» Written problem: Carry on the piece about using a blowtorch to free stuck bolts, picking up right after its final sentence.

Why does this happen? I would think that metal would expand when heated, thus making it harder to remove the bolt.

- Mark R., Vaughan, Ont.

The blowtorch is a tried and true method for removing pesky bolts, and the scientific principle behind it is the expansion of metal when heated, as paradoxical as that may sound.

Some mechanics recommend heating only the nut (or whatever the bolt is screwed into), so it will expand but the bolt won't. The bolt will then turn more easily in a larger socket. (A metal nut doesn't expand outward in all directions like a baking doughnut, with the hole getting smaller as the outside gets bigger. Instead, the diameters of both the nut and the "hole" expand, making the nut "looser.")

This explanation makes sense, but as you and many others have noticed, heating the whole assembly at once — or even just the bolt — usually works just as well, so there has to be another explanation.

» Information given:
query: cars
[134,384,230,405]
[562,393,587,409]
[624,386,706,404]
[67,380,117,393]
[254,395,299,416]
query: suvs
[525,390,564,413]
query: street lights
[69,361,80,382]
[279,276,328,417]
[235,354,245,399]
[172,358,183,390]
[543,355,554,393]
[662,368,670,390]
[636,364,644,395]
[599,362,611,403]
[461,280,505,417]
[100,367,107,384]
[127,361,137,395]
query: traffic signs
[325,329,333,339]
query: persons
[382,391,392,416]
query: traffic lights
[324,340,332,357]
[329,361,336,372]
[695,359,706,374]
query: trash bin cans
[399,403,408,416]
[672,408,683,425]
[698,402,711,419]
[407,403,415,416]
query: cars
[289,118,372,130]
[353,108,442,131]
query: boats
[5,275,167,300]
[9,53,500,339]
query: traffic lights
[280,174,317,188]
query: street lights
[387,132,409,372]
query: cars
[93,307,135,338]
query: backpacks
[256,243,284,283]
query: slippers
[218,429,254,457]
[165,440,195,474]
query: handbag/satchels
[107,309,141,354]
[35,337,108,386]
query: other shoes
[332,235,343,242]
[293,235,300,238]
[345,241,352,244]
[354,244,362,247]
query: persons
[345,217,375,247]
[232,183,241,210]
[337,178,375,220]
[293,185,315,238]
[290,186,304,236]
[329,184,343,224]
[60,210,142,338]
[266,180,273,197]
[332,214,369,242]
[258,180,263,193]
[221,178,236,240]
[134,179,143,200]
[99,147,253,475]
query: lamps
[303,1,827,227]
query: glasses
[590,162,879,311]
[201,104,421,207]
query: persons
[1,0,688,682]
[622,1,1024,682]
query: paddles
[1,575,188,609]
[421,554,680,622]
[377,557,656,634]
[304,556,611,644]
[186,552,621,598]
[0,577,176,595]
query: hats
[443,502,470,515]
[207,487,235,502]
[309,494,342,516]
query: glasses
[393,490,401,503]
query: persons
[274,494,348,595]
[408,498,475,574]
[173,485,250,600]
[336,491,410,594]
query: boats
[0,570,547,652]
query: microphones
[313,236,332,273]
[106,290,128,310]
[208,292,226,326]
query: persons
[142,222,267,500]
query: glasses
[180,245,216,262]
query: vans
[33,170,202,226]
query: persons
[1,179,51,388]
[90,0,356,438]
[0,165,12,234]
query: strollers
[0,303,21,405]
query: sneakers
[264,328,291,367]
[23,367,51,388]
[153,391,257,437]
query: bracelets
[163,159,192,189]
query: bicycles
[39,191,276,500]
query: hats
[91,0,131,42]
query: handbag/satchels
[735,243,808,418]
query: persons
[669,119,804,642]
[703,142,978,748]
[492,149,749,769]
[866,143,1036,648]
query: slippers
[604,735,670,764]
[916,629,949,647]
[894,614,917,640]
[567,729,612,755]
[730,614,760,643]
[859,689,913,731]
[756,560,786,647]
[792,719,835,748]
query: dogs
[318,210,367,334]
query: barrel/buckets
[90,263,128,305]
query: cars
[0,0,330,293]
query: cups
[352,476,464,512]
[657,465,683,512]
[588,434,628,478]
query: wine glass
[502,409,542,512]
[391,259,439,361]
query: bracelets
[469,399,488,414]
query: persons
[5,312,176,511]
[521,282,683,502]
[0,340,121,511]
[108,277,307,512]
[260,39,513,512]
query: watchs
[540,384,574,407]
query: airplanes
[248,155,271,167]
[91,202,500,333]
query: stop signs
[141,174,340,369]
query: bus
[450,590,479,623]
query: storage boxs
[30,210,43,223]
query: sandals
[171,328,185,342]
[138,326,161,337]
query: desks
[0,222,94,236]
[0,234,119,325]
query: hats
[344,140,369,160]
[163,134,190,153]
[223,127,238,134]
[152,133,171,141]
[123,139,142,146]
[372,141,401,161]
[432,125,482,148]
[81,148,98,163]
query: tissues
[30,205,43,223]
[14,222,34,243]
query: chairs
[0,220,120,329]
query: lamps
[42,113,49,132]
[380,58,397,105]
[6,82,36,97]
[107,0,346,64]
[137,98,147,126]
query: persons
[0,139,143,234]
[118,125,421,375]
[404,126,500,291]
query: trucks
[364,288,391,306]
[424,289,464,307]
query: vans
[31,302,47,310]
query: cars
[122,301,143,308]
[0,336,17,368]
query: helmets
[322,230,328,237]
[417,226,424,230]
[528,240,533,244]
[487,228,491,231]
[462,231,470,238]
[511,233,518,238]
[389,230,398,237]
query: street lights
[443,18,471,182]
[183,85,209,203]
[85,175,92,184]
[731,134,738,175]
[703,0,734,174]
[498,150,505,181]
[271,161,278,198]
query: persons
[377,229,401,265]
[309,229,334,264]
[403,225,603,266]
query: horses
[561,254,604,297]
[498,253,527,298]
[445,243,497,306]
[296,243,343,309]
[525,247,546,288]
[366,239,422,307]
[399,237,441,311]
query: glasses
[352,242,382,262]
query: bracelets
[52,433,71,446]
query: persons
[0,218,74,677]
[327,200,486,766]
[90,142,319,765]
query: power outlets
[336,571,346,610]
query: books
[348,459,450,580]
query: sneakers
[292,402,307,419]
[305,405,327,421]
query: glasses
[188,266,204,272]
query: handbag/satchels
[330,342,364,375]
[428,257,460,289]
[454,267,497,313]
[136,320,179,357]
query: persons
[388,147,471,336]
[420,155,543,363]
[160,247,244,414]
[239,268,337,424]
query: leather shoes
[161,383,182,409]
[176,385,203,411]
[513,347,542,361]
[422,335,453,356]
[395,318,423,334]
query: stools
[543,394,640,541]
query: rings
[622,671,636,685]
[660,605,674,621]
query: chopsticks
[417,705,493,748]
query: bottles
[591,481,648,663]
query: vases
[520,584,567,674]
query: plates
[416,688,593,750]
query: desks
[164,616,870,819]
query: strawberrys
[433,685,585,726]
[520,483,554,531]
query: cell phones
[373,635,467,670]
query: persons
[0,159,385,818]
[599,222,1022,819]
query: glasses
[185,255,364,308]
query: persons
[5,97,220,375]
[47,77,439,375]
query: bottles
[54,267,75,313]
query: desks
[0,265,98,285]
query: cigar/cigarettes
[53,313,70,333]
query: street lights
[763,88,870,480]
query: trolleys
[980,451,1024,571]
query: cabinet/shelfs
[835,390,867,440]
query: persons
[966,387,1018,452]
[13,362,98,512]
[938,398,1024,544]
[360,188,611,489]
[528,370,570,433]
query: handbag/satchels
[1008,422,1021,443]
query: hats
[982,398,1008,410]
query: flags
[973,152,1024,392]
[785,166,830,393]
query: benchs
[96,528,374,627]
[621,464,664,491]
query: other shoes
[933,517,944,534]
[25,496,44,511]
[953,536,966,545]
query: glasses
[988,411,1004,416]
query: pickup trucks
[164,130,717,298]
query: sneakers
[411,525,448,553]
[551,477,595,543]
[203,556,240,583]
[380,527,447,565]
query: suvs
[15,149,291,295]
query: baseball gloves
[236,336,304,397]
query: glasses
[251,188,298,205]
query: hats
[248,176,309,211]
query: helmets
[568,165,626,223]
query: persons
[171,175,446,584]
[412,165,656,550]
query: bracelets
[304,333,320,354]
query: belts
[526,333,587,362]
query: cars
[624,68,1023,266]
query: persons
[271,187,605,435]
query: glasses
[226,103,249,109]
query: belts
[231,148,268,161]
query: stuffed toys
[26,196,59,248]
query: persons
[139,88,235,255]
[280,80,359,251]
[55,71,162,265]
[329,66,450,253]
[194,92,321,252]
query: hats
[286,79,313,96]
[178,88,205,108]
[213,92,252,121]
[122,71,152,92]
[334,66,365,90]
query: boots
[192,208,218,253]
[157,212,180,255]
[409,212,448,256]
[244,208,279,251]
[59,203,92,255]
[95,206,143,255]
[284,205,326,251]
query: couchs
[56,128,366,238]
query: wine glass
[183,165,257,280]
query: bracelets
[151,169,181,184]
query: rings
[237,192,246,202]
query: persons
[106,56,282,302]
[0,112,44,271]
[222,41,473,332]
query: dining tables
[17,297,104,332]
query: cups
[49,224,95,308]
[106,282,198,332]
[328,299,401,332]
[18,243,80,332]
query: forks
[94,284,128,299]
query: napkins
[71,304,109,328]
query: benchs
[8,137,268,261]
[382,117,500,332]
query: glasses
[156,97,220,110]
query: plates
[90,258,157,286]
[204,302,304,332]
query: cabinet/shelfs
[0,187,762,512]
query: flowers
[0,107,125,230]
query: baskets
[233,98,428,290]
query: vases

» Result:
There are a couple of factors at work here:

1. The act of expansion is also an act of motion. While the bolt and the nut are expanding, their surfaces are rubbing against each other, and the friction between them is often enough to break up the rust or crud or whatever is sticking the two pieces together.

2. The bolt and nut may expand at different rates, especially if they're made from different materials. This accelerates the effect mentioned above, and may also be enough to loosen the two pieces if the nut expands faster than the bolt. This can also happen, in the opposite direction, during the cooling stage.